But creating tables on the fly brings me to the idea, that I can also enlarge one table on the fly. Then I could consider the function as a matrice and store it in only one table, which can be enlarged dynamically.

I am very new to PHP and havn't programmed for a decade now.
But thank you all (Bastien, Shawn, Jasper) for your comments. Probably I will implement all and run then some articifial performance tests agains the different versions.
But this will take me weeks or months until I am so far.

And I hoped some new non-relational DB technology could solve the challenges I described, but probably not.
Cheers,
Ben


Jasper Mulder schrieb:
----------------------------------------
Date: Wed, 11 May 2011 22:15:21 +0200
From: Benedikt.Voigt@xxxxxx
To: nospam@xxxxxxxxxxxxx
CC: php-general@xxxxxxxxxxxxx
Subject: Re:  Re: Storing indefinite arrays in database

Thanks Shawn,

yes, your second idea works for me. The first one not, as I need to
search and join on it.
To continue your second idea with your example:

Arguments:
id results_id variable value
1 1 1 800
2 1 2 999
3 1 3 3.14

Results:
id result
1 50
2 99

The Arguments and Results table would be filled dynamically by user content.
In order to run a function, I have to do N times a join, whereas N is the number of arguments:

select result
from Results join Arguments as A1 join Arguments as A2 join Arguments as A3
on Results.id=A1.results_id and
on Results.id=A2.results_id and
on Results.id=A3.results_id and
where
A1.variable=1 and A1.value=800 and
A2.variable=2 and A2.value=999 and
A3.variable=3 and A3.value=3.14 and
A1.results_id=Results.results_id and
A2.results_id=Results.results_id and
A3.results_id=Results.results_id

Theoretically this works, but how good will be the performance if there are Thousands of entries?
Anyway, I will try out.
Thanks again,
Ben

Dear Ben,

Firstly, as this is my first post to this list I apologize for any etiquette mistakes.

I would like to suggest to you a different approach, which would be more dynamical:
First, you would have a table which stores the number of arguments of a certain entry, something like

    record_id   num_of_arg

You would store the num_of_arg entry in a PHP variable, say $num.
Then you would proceed to use

   "CREATE TABLE IF NOT EXISTS \'entries_".$num."\' ...some more code..."

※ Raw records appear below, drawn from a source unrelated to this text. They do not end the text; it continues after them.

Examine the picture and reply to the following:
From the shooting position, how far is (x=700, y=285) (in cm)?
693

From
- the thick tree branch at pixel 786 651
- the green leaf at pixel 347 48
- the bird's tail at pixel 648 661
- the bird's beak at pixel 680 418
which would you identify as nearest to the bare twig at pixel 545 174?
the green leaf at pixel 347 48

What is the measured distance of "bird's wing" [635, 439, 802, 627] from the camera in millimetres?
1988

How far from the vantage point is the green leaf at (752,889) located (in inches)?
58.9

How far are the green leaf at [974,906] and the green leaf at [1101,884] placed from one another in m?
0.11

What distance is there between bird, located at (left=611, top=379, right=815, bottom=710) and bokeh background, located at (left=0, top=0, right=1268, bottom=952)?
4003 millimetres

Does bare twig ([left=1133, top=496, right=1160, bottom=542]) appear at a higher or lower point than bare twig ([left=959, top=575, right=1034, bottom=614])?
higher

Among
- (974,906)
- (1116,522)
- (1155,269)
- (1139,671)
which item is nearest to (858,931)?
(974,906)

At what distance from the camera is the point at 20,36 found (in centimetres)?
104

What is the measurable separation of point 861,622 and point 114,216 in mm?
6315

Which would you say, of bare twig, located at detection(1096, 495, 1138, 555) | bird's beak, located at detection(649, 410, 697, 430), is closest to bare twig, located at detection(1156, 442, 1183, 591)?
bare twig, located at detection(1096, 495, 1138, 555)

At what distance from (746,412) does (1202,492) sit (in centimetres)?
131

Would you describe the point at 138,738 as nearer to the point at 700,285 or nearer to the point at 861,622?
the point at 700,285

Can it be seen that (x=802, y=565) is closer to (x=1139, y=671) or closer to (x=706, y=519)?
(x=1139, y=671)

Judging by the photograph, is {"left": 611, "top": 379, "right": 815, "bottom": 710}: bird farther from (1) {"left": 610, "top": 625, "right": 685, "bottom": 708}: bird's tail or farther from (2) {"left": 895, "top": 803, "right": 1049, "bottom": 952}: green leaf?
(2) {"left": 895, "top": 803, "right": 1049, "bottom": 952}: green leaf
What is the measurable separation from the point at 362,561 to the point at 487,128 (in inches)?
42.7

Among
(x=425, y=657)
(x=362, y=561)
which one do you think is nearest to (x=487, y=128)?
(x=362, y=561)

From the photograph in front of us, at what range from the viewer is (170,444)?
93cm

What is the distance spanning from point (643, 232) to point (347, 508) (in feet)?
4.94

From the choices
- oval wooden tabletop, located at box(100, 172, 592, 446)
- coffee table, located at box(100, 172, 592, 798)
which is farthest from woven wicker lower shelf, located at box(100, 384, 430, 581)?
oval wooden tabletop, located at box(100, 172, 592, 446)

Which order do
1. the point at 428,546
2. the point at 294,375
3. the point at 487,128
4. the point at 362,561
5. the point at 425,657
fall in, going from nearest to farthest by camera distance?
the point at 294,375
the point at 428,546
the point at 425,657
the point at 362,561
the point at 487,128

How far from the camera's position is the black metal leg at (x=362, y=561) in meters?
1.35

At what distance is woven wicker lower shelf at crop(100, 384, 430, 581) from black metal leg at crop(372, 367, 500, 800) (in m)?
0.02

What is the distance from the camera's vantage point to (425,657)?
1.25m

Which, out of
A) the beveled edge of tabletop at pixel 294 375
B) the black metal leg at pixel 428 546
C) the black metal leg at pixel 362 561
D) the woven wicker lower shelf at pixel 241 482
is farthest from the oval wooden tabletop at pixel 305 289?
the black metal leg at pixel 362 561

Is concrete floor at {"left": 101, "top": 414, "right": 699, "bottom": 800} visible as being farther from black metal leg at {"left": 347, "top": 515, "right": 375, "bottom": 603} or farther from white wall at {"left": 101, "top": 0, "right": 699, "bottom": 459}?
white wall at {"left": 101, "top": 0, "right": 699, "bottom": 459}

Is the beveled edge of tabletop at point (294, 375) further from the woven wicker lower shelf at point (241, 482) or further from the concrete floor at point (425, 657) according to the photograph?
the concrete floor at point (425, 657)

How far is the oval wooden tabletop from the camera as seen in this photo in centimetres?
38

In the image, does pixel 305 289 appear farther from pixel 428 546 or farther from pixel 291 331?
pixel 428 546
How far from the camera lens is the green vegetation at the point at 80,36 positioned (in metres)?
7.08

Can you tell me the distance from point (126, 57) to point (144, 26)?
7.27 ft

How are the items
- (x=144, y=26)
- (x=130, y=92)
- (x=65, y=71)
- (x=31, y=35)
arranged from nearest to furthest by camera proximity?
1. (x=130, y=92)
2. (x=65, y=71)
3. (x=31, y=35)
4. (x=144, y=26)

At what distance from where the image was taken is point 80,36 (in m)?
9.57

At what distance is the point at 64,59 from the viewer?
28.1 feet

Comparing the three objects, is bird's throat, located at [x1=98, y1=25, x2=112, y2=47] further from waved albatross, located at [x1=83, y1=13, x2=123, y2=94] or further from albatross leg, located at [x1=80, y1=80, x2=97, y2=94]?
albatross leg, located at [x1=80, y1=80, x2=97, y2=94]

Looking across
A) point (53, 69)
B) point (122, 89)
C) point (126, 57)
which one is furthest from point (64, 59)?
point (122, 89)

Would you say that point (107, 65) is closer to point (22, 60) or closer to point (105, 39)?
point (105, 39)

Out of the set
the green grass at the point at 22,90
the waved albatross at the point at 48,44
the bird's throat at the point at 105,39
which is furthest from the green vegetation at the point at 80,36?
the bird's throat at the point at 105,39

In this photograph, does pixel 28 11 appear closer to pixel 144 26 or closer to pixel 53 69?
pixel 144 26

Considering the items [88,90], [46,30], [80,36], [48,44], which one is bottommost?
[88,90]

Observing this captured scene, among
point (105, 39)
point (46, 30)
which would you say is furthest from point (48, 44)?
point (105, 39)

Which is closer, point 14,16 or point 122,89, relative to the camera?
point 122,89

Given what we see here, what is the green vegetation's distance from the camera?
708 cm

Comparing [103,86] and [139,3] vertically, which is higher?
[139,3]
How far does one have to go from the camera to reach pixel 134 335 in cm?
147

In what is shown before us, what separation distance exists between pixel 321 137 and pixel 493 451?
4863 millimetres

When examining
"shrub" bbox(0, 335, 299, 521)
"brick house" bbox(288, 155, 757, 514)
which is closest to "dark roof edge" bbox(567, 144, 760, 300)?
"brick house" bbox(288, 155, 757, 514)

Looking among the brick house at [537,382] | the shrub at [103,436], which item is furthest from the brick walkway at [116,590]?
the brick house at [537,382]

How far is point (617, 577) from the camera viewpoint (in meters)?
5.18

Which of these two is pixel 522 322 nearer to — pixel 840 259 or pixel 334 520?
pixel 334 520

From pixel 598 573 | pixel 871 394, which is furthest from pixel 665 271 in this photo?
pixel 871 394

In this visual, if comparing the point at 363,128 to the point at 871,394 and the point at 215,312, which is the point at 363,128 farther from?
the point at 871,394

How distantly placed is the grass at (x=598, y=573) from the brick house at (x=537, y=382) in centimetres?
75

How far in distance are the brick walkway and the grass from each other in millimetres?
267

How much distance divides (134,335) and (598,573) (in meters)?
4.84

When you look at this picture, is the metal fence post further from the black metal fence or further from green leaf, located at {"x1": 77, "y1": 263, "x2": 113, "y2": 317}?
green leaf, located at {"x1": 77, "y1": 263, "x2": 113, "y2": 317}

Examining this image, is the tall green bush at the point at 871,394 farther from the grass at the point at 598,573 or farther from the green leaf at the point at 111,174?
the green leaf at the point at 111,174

to create a table which can store precisely $num arguments per record.
Then you add it to that table using standard MySQL.
Effectively this groups all records into tables according to $num.

The only thing here is that you probably need to call the database two times:
  - first to get num_of_arg to be able to call onto the right table
  - second to get the data

But as the number of arguments would go into the thousands, no huge join would be necessary.
Only thing is, that you would have very wide tables (I don't know how wide MySQL can go).

Creating tables on-the-fly as necessary seems to be something you could consider,
but again I stress that I don't know performance details. There might be something quicker.

So far for my 2c. Hopefully, it is of some help.